> [Your task] How many lines in the material below contain the word "further"? Reply with the number alone.

> [Material]
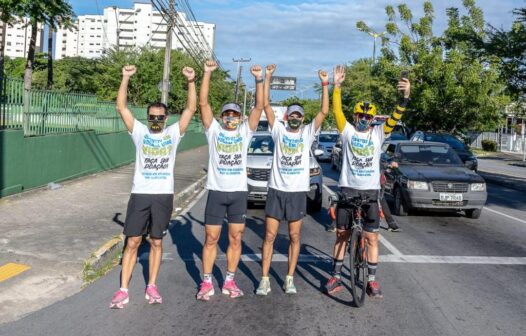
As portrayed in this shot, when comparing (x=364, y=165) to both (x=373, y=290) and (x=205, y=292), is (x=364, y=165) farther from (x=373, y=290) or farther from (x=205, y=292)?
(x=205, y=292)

...

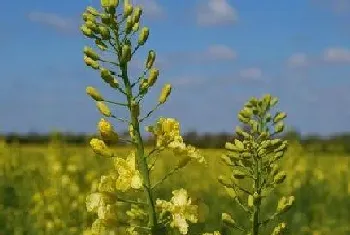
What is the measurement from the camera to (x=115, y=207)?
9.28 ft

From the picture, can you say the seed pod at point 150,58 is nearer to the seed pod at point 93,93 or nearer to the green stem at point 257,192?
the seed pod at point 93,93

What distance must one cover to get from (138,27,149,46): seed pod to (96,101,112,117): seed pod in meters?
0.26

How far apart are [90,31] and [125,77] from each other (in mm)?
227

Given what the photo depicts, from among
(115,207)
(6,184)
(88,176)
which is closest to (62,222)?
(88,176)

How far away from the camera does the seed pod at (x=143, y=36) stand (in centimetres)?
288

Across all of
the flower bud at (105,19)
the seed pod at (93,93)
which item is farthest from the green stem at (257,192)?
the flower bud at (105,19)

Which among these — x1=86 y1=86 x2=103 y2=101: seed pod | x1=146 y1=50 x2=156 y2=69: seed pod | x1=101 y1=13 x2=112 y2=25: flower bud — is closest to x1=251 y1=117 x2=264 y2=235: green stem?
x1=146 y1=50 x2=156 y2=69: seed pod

* * *

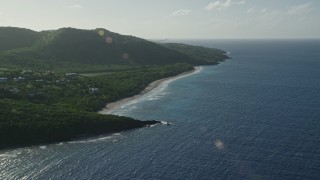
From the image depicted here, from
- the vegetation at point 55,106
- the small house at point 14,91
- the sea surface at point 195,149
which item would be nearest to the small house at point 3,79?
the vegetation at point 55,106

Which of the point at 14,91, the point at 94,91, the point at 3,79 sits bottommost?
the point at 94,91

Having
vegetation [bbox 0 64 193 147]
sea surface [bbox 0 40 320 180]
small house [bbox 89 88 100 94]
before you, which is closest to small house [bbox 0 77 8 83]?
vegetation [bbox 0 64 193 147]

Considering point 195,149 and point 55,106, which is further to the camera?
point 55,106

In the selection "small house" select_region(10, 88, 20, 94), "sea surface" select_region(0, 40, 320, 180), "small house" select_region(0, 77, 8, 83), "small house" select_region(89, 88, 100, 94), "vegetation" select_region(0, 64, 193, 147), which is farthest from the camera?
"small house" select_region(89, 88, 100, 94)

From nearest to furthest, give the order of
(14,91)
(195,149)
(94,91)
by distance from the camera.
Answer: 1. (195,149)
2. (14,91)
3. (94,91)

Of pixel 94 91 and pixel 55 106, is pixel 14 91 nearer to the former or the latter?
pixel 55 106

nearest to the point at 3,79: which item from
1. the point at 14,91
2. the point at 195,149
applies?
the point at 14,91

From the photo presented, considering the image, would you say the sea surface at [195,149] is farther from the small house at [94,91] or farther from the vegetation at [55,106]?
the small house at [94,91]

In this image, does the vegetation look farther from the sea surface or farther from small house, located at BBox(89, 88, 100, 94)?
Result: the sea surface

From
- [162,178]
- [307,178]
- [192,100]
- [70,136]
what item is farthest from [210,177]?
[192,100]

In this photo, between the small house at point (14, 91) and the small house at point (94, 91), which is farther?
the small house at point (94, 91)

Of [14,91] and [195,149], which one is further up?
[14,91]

> [Solution for this exercise] 2